* _DIRECTIONS FOR THIS TASK_
The line containing "Chapter - 3" and each line after it, through the final line of the data, are to be retyped exactly, with pictures left out.

___ STORED DATA

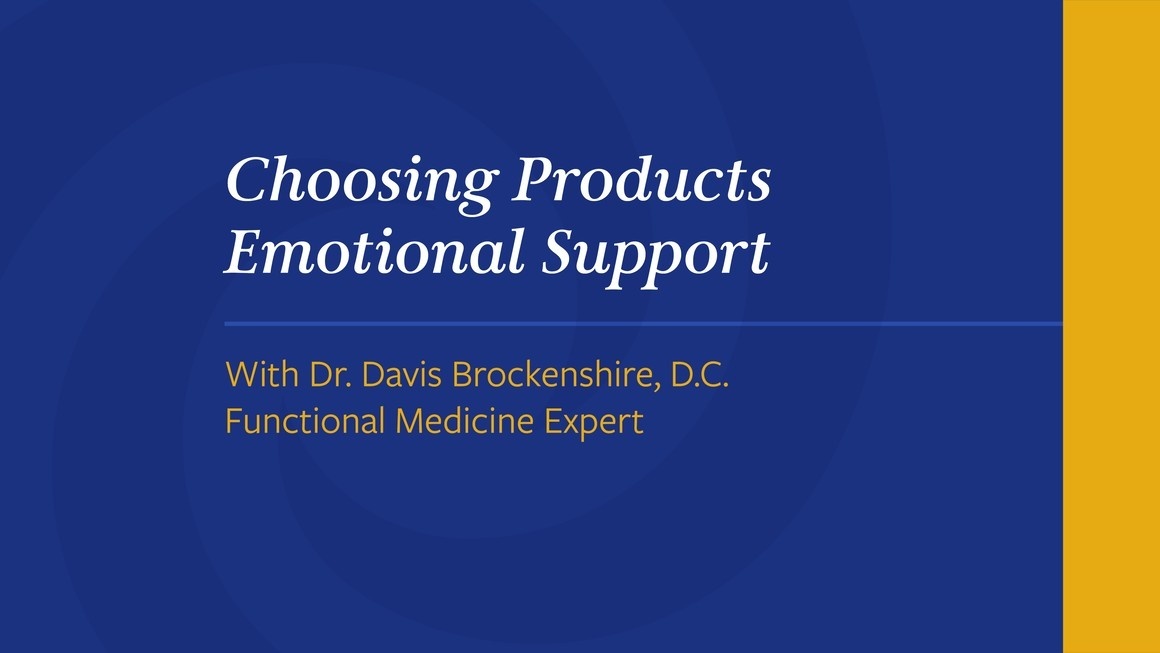 Choosing Products Emotional Support

With Dr. Davis Brockenshire, D.C.
Functional Medicine Expert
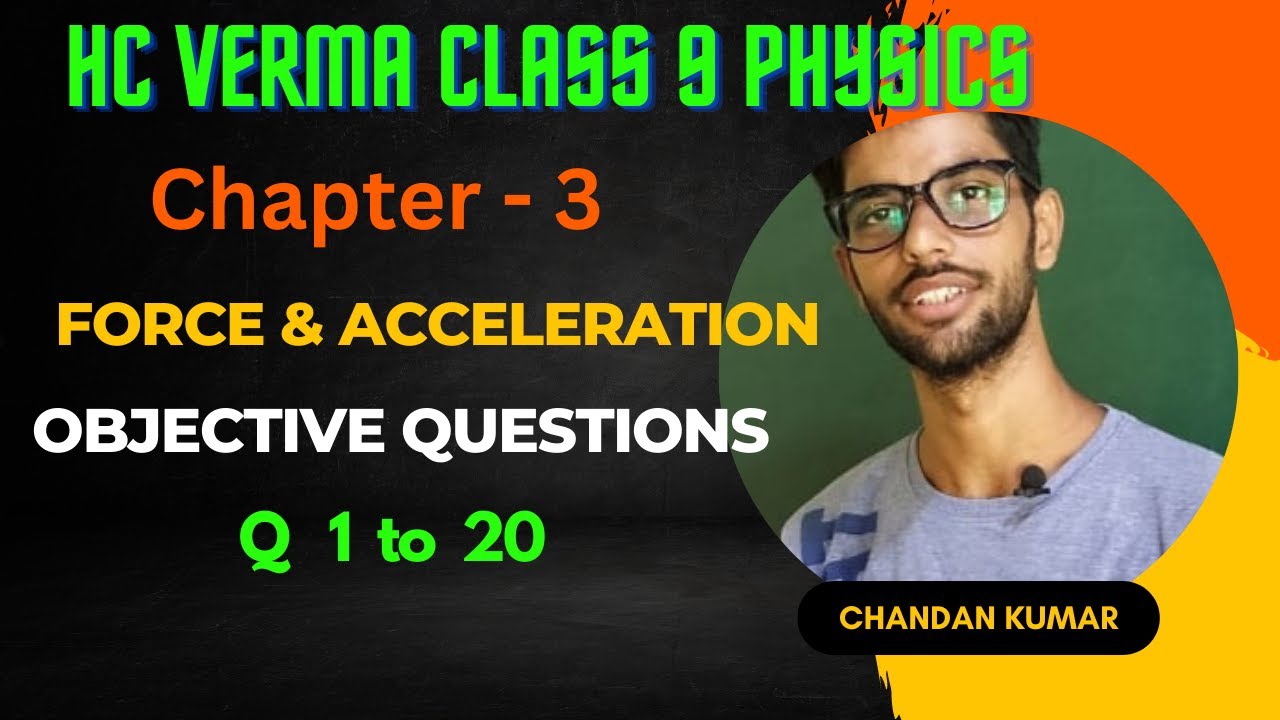 HC VERMA CLASS 9 PHYSICS

Chapter - 3

FORCE & ACCELERATION

OBJECTIVE QUESTIONS

Q 1 to 20

CHANDAN KUMAR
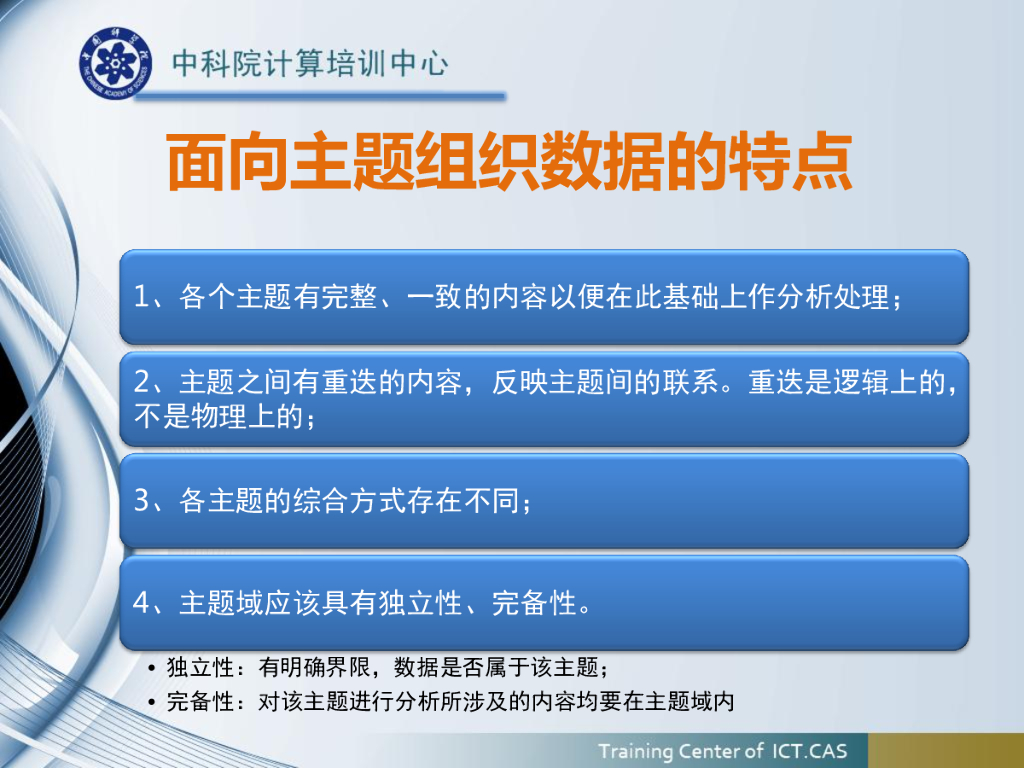 中科院计算培训中心

面向主题组织数据的特点

1、各个主题有完整、一致的内容以便在此基础上作分析处理；

2、主题之间有重迭的内容，反映主题间的联系。重迭是逻辑上的，不是物理上的；

3、各主题的综合方式存在不同；

4、主题域应该具有独立性、完备性。

• 独立性：有明确界限，数据是否属于该主题；
• 完备性：对该主题进行分析所涉及的内容均要在主题域内

Training Center of ICT.CAS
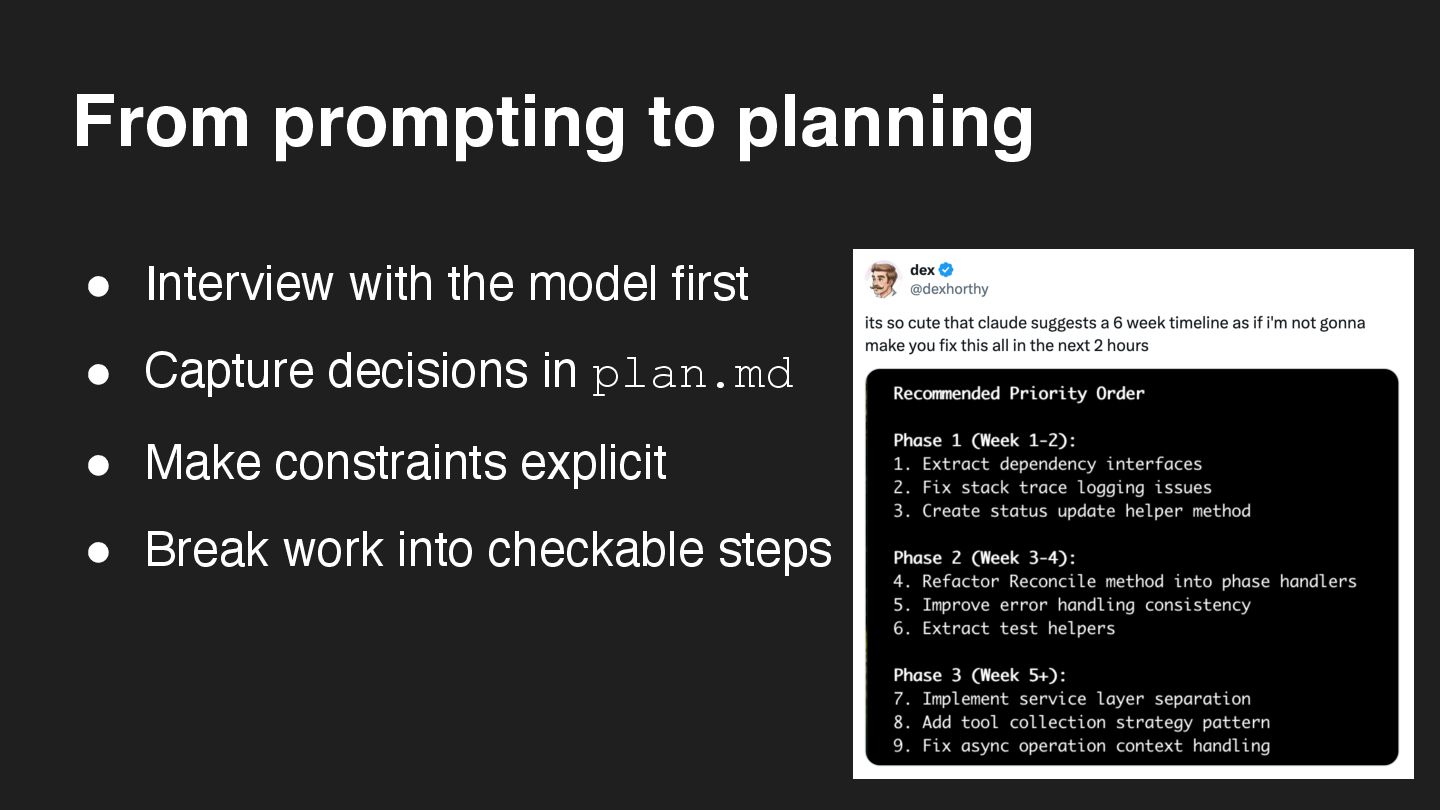 From prompting to planning

● Interview with the model first
● Capture decisions in plan.md
● Make constraints explicit
● Break work into checkable steps

dex
@dexhorthy

its so cute that claude suggests a 6 week timeline as if i'm not gonna make you fix this all in the next 2 hours

Recommended Priority Order

Phase 1 (Week 1-2):
1. Extract dependency interfaces
2. Fix stack trace logging issues
3. Create status update helper method

Phase 2 (Week 3-4):
4. Refactor Reconcile method into phase handlers
5. Improve error handling consistency
6. Extract test helpers

Phase 3 (Week 5+):
7. Implement service layer separation
8. Add tool collection strategy pattern
9. Fix async operation context handling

______

* _TASK RESPONSE_
Chapter - 3

FORCE & ACCELERATION

OBJECTIVE QUESTIONS

Q 1 to 20

CHANDAN KUMAR
 中科院计算培训中心

面向主题组织数据的特点

1、各个主题有完整、一致的内容以便在此基础上作分析处理；

2、主题之间有重迭的内容，反映主题间的联系。重迭是逻辑上的，不是物理上的；

3、各主题的综合方式存在不同；

4、主题域应该具有独立性、完备性。

• 独立性：有明确界限，数据是否属于该主题；
• 完备性：对该主题进行分析所涉及的内容均要在主题域内

Training Center of ICT.CAS
 From prompting to planning

● Interview with the model first
● Capture decisions in plan.md
● Make constraints explicit
● Break work into checkable steps

dex
@dexhorthy

its so cute that claude suggests a 6 week timeline as if i'm not gonna make you fix this all in the next 2 hours

Recommended Priority Order

Phase 1 (Week 1-2):
1. Extract dependency interfaces
2. Fix stack trace logging issues
3. Create status update helper method

Phase 2 (Week 3-4):
4. Refactor Reconcile method into phase handlers
5. Improve error handling consistency
6. Extract test helpers

Phase 3 (Week 5+):
7. Implement service layer separation
8. Add tool collection strategy pattern
9. Fix async operation context handling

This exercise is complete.